■ Work required ■
Below are records with pictures; copy word for word only the lines between the line with "thin rice noodle" and the line with "Anthony Don of", inclusive, and drop the pictures.

■ Provided material ■

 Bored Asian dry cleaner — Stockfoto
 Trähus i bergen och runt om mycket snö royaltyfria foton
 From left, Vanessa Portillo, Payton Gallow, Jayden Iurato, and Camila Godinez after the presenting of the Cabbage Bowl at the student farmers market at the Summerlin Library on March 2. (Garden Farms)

...

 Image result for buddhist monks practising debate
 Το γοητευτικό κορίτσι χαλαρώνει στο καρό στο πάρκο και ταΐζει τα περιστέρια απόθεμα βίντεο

---

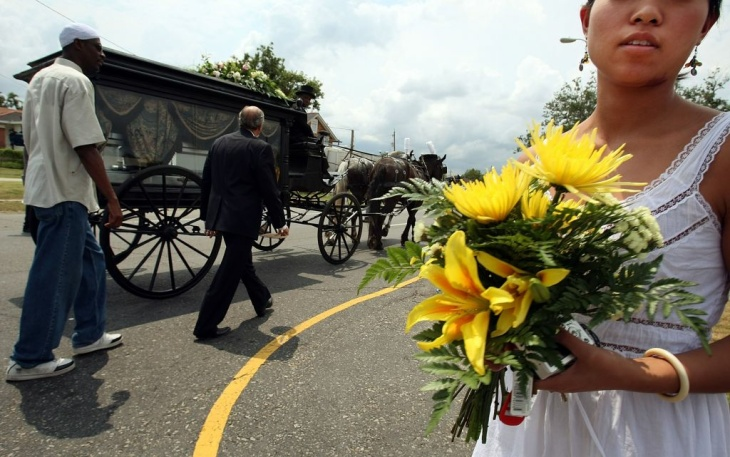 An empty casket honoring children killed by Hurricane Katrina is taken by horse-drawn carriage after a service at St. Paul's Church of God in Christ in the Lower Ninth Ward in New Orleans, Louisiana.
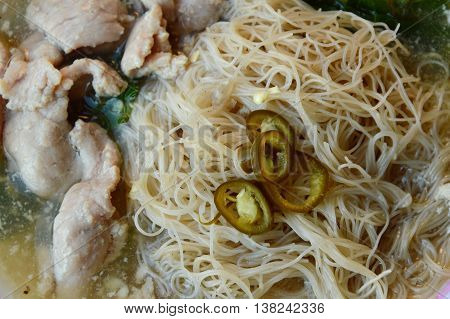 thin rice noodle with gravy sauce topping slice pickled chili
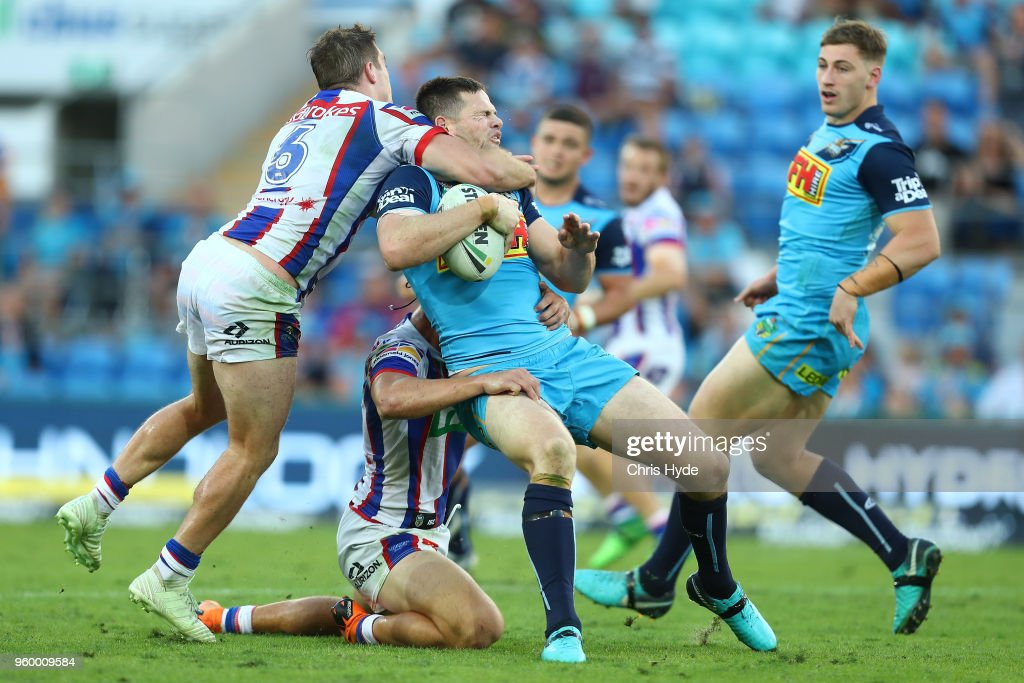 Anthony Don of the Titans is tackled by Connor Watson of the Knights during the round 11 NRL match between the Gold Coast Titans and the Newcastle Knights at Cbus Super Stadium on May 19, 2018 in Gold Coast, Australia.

■ Response box ■
 thin rice noodle with gravy sauce topping slice pickled chili
 Anthony Don of the Titans is tackled by Connor Watson of the Knights during the round 11 NRL match between the Gold Coast Titans and the Newcastle Knights at Cbus Super Stadium on May 19, 2018 in Gold Coast, Australia.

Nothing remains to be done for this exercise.